(TEXT UNDER STUDY):
Catholic Youth Day

Youth ministry is an enigma — all parishes want it; most parishes don’t know how to define it. It is often the second thought of the Faith Formation program; tucked in after the important work of preparing youth for the Sacrament of Confirmation. 

However, the U.S. Catholic Church has asserted that “Far from peripheral to the Church’s concern, ministry with adolescents is essential for helping the Church realize its mission with its young members.” It is also essential to the Church’s future if we are to have disciples to carry on the mission of Jesus Christ.

It’s been more than 40 years since the Catholic Church in America recognized the need to have a new vision of formation for adolescent youth. As the cultural context changed, with its new media and creeping secularism, it challenged the primacy of faith in the lives of our youth. The Church called on its leaders to find a new strategy for forming disciples of Jesus Christ. With each passing decade the battle for the souls of adolescents continued, and so the U.S. Bishops issued “Renewing the Vision” in 1997, a document that built upon the insights from 40 years ago and serves as the framework for youth ministry to this day. 

The document outlined eight components that make up a comprehensive youth ministry program: advocacy, catechesis, community life, evangelization, justice and service, leadership development, pastoral care, prayer and worship. These are not just for a youth program, but are essential ministries within the Church. Isolating these ministries and making them the purview of a separate ministry to youth may be the root of the challenge most parishes have in forming youth ministry.

The youth are the responsibility of the entire parish, not just a few adults designated to be their ministers. If parishes view the eight components as essential to its ministry with all parishioners, then they will be much further along in integrating them into their ministry with youth. Most of the time and resources of a parish are directed toward catechetical programs and preparing youth for the Sacrament of Confirmation, yet this is only one essential component of youth ministry. Parishes may need to pry catechesis loose from the foundation and find creative ways of handing on knowledge of the faith within alternative models to make room for the other essential components of their ministry with youth.

We may be doing a disservice to the youth by creating a youth ministry silo. Youth ministry is built on relationships — they are evangelized through relationships with Christian mentors. These can be their peers, family members, or people who are witnesses to the faith in their parishes. These are the people who usually organize events and activities for the youth; catechize them and pray with them. It isn’t the activities that evangelize youth, but the accompaniment of a caring mentor that makes the difference. 

On a very hot and humid day in August, 220 youth and their adult mentors travelled miles from their homes to board a ferry to Martha’s Vineyard. They then walked 4.2 miles in the sweltering heat as a show of solidarity with refugees from around the world. When they arrived at St. Augustine Church in Vineyard Haven they were welcomed with a freshly-cooked lunch; a field full of games and activities; and the sound of Christian music blasting from the speakers. The youth were entertained with the music of the keynote performer, Chris Muglia, whose hard-hitting message of what it means to live as disciples of Jesus inspired the youth to embrace the heroic life of a committed Christian. This is youth ministry at its best.

(ACTIVITY): In the text on youth ministry, in what year did the U.S. Bishops issue "Renewing the Vision"? The listing comes from a separate, unrelated source.

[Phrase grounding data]
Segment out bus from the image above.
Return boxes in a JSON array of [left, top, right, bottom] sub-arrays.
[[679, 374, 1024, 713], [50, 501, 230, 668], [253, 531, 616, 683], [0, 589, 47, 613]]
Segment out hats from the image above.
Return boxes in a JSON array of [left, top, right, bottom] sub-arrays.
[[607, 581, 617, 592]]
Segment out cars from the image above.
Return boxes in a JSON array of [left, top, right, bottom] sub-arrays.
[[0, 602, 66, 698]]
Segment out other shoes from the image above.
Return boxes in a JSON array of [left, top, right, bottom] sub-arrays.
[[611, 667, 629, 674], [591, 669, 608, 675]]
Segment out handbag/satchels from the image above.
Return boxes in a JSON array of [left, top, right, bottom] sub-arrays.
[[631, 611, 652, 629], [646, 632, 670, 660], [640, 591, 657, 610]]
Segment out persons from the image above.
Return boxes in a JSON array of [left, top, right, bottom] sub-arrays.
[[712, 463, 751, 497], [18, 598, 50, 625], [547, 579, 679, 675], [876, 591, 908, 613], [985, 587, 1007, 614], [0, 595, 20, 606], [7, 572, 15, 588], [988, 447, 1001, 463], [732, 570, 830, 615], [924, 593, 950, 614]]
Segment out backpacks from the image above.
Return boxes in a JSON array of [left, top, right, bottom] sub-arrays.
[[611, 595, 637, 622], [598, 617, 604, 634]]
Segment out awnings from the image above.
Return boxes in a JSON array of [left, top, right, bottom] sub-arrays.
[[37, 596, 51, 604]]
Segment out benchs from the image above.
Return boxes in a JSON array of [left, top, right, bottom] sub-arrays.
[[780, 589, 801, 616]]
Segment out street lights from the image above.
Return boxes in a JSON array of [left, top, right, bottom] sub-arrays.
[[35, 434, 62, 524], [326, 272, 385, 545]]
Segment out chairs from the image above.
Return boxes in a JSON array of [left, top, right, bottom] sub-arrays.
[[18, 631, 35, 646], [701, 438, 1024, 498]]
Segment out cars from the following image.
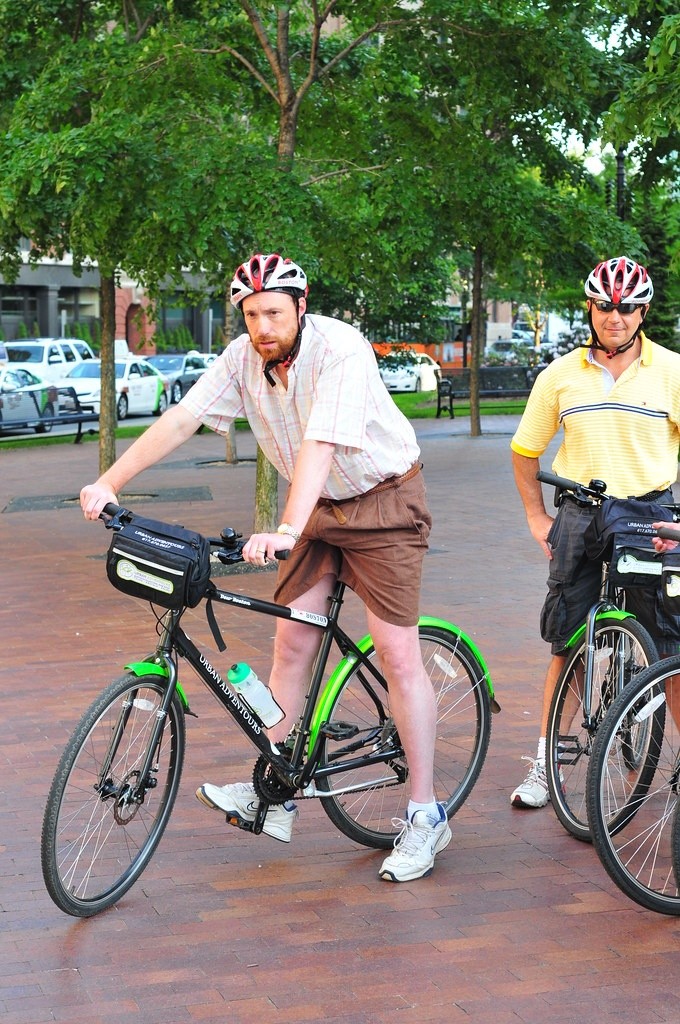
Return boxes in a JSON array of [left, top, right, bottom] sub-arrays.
[[486, 335, 558, 366], [0, 338, 442, 434]]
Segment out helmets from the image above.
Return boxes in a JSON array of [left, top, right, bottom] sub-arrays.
[[584, 256, 654, 304], [229, 253, 308, 310]]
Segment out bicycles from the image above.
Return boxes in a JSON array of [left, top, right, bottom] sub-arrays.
[[535, 467, 680, 844], [585, 656, 680, 920], [40, 497, 500, 920]]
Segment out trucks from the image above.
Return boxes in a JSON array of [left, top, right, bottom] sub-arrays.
[[512, 304, 592, 353]]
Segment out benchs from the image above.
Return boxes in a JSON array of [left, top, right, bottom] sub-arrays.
[[434, 365, 546, 419], [0, 387, 100, 444]]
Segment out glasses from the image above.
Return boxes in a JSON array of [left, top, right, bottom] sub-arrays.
[[591, 299, 643, 314]]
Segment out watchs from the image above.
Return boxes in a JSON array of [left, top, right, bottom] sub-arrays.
[[277, 523, 301, 541]]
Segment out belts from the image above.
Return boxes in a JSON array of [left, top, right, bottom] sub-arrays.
[[635, 485, 671, 503], [318, 459, 421, 525]]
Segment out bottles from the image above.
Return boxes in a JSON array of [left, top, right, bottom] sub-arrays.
[[227, 662, 284, 728]]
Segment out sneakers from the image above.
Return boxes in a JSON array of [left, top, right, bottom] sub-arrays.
[[378, 801, 452, 882], [510, 755, 567, 808], [195, 782, 300, 843]]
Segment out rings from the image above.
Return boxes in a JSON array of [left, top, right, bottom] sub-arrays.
[[256, 549, 265, 553]]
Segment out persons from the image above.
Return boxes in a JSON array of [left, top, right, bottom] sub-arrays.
[[79, 253, 452, 882], [510, 258, 680, 808]]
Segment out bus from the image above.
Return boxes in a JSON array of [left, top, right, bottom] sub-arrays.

(SOLUTION FOR THIS PROBLEM): 1997